The pre-budget report, Back in black? A menu of measures to repair the budget, shows that Australia is on track for 25 years of deficits – teenagers who started high school this year have never seen a budget surplus and probably won’t until they are through university.

The structural deficit is expected to be about 2 per cent of GDP, or nearly $50 billion every year, by the end of the decade.

And without action, the problem will get worse because population ageing means more spending on health and aged care, and climate change means more natural disasters such as bushfires and floods.

Continually adding to national debt by running sizeable deficits reduces the government’s room to respond to future economic shocks and pushes the cost of today’s spending onto future generations.

We should not fall into the trap of thinking we can simply grow our way out of debt. Governments should pursue policies to boost growth, but that alone is unlikely to put the nation’s finances on a sustainable trajectory.

And the size of the problem means it won’t be solved on one side of the budget alone. The report puts forward a menu of policy options to both reduce spending and boost revenue.

Menu items to reduce spending include:

  • Cutting wasteful spending on major defence and transport projects (which would save several billion dollars a year)
  • Undoing WA’s special deal on the GST (about $5 billion a year)
  • Counting more of the family home in the aged pension assets test (about $4 billion a year)
  • Trimming spending on hospitals, pathology, and pharmaceuticals (about $2 billion a year)
  • Reducing spending on politicised grants and advertising ($1 billion to $2 billion a year)
  • Abolishing the Family Tax Benefit part B for couples (about $1.3 billion a year)
  • Abolishing the Business Innovation and Investment Program visa (about $1 billion a year)
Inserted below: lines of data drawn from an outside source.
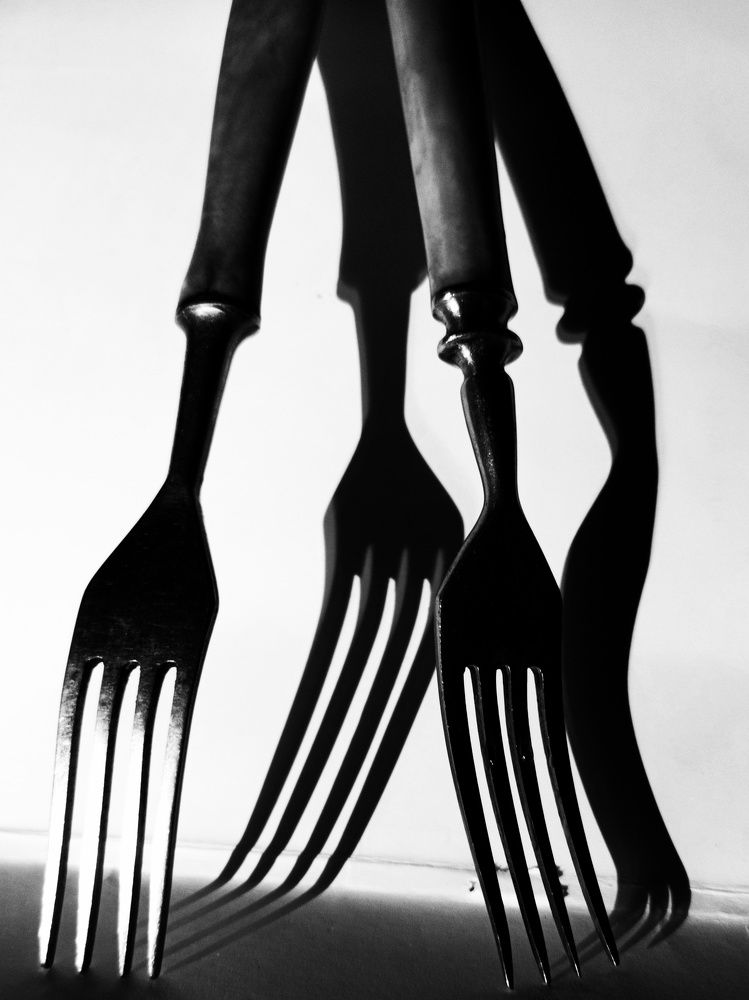 Photograph by Ольга Юминова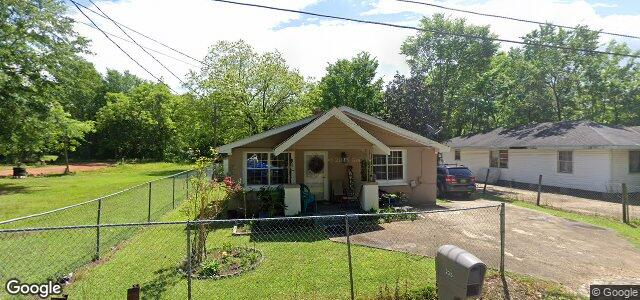 215 Mclean Street（加拿大曼尼托巴省温尼伯市）房屋照片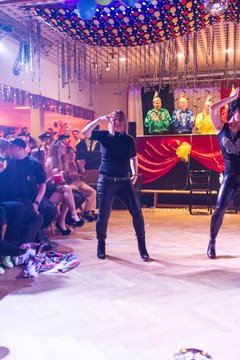 Bild 694 - Latuff 21014 die Wiemersdorfer Karnevalsveranstaltung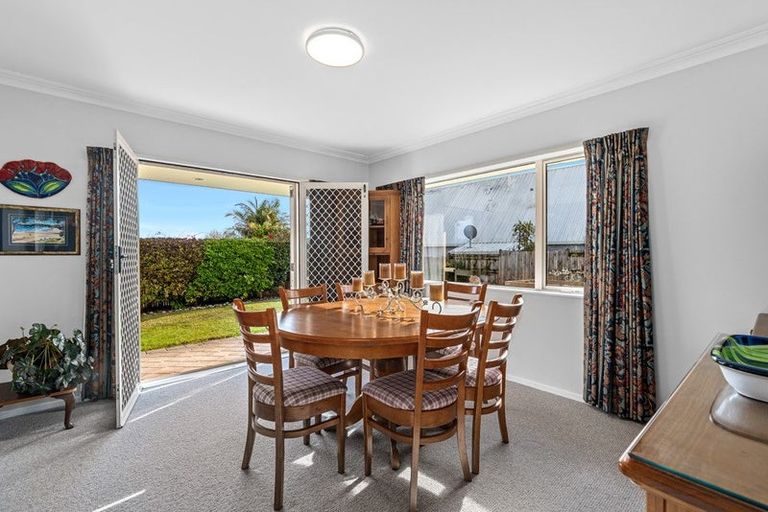 Photo of property in 9 Knightsbridge Place, Bethlehem, Tauranga, 3110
Menu items to boost revenue include:

  • Better targeting tax concessions on superannuation (saving more than $11.5 billion a year once fully implemented)
  • Redesigning the so-called Stage 3 tax cuts so they are less generous to the highest income-earners (about $8 billion a year)
  • Gradually raising the age at which people can use their super, from 60 to 65 (more than $7 billion a year)
  • Raising the GST from 10 per cent to 15 per cent, with compensation for vulnerable households, and 50 per cent of the net revenue shared with the states (about $6 billion a year)
  • Winding back fuel tax credits for businesses (about $4 billion a year)
  • Redesigning the Petroleum Resource Rent Tax (at least $3 billion a year)
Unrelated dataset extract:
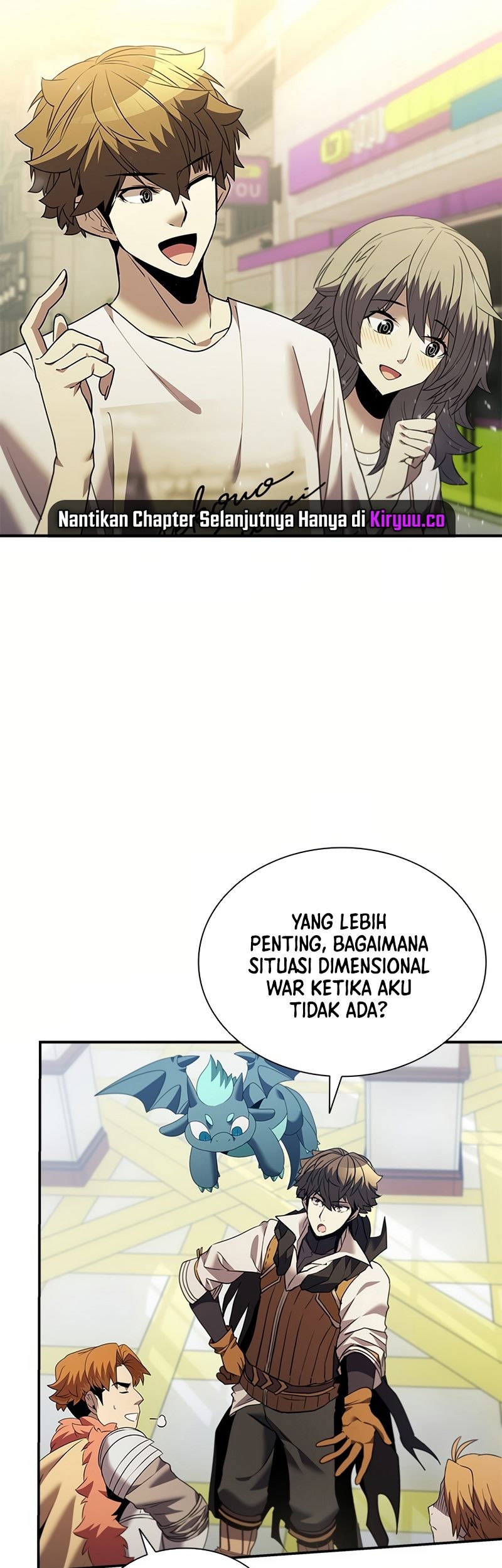 Halaman 27 dari 71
The government should also consider bolder revenue-raising options such as realigning company tax rates and introducing a carbon tax and an inheritance tax.
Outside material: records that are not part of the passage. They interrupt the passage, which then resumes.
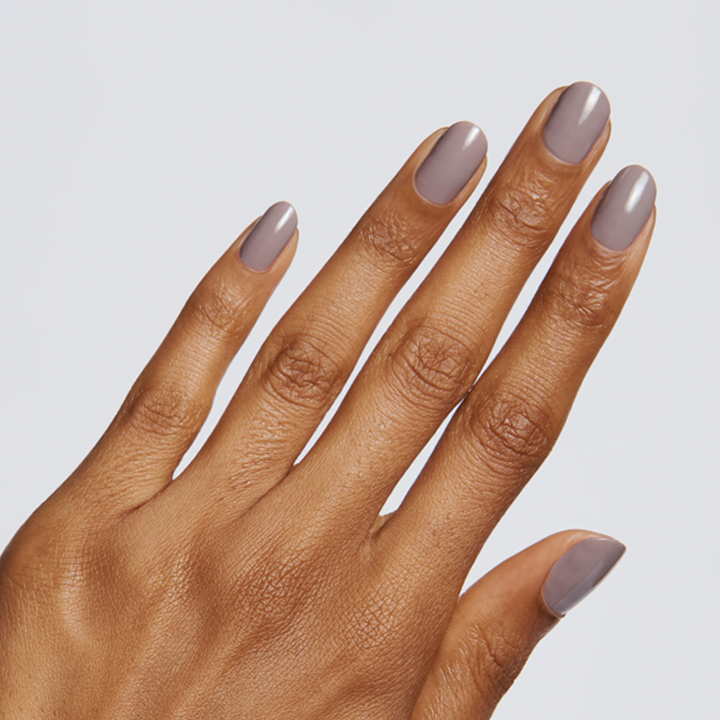 AW - Part of set、mySite、solidvoid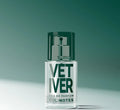Solinotes Vetiver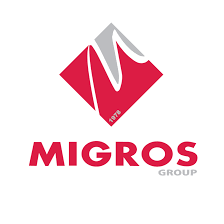 Migros-Gruppe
And the government will have to rein in cost growth in aged care and on the NDIS, or those programs will become unsustainable.

‘None of these options are easy, but if the government is serious about budget repair it will need to embrace at least some of them,’ says report lead author and Grattan Institute CEO Danielle Wood.

‘And to those who rush to reject these policies out of hand, I say: What’s your solution?’